- **GOAL**: Report every line below that contains the string "road", copying each such line in full. Case counts.

►

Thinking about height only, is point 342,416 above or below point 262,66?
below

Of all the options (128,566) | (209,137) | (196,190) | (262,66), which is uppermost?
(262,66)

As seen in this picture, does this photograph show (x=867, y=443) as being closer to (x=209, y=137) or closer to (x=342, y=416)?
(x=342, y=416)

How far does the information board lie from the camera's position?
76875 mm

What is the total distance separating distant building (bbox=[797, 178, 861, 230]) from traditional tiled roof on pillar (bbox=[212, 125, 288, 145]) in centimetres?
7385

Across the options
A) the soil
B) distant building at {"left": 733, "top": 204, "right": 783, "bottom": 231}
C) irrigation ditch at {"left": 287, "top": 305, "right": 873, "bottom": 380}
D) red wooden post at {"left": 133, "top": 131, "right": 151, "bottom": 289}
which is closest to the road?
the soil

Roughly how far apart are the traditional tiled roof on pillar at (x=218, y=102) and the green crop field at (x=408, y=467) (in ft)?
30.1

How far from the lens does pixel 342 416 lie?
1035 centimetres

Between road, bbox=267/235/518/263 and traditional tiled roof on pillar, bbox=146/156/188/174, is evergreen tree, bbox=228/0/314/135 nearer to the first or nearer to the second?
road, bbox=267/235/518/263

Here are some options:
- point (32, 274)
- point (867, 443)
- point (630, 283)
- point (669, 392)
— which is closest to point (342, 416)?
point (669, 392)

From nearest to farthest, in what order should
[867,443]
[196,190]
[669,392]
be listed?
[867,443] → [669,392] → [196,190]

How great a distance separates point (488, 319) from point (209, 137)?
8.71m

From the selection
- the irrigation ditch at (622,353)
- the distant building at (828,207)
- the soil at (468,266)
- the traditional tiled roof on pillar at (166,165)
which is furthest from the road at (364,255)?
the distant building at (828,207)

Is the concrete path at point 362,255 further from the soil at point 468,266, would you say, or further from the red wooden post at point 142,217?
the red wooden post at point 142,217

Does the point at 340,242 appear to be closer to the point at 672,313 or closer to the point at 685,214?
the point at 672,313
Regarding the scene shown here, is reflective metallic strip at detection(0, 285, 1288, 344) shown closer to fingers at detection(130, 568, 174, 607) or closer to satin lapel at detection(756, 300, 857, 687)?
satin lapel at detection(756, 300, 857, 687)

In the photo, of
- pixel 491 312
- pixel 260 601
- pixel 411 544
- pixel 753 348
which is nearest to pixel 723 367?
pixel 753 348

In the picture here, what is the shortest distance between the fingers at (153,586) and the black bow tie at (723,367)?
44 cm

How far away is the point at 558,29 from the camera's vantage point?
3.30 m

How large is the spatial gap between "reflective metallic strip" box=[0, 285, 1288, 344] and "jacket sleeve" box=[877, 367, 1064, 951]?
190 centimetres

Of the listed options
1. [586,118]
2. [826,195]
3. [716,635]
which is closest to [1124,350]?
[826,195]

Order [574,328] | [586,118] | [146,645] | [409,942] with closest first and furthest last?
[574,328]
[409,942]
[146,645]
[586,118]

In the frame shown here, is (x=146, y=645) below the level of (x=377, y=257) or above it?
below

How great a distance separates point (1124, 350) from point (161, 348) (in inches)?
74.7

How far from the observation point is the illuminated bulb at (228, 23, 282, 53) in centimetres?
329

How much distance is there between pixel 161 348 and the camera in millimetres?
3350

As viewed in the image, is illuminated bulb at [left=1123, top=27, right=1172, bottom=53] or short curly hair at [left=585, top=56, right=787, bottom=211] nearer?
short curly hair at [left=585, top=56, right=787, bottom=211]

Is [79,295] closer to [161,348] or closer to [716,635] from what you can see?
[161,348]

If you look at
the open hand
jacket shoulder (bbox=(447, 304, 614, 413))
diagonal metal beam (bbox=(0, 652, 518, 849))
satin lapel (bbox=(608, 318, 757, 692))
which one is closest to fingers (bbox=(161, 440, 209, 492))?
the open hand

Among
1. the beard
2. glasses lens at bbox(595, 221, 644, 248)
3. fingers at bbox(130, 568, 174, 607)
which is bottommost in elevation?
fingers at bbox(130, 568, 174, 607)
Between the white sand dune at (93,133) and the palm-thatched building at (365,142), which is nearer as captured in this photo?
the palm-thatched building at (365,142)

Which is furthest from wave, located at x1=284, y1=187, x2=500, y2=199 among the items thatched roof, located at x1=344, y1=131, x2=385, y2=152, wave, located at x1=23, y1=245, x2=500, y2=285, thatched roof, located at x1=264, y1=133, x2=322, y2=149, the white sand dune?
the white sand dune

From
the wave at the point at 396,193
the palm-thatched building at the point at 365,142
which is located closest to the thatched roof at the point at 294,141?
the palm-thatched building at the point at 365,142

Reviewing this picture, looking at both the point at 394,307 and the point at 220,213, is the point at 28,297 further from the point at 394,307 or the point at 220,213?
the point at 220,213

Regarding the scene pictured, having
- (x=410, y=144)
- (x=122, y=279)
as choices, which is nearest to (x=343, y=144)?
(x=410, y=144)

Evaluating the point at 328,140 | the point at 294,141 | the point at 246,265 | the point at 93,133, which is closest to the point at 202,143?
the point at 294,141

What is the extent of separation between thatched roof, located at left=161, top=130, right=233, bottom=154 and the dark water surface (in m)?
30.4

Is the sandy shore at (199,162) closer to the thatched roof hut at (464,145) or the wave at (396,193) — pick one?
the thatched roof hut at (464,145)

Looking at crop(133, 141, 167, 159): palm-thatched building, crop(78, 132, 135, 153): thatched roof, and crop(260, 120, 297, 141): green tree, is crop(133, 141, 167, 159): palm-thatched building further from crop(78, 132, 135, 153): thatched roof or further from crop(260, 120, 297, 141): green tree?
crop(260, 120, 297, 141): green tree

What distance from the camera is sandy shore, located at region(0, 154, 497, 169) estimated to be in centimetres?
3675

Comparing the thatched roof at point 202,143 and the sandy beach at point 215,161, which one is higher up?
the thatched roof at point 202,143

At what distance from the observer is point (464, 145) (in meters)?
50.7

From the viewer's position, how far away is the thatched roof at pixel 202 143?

◄

- **ANSWER TO THIS PROBLEM**:
which is closest to the road?
Between road, bbox=267/235/518/263 and traditional tiled roof on pillar, bbox=146/156/188/174, is evergreen tree, bbox=228/0/314/135 nearer to the first or nearer to the second?
road, bbox=267/235/518/263
which is furthest from the road at (364,255)?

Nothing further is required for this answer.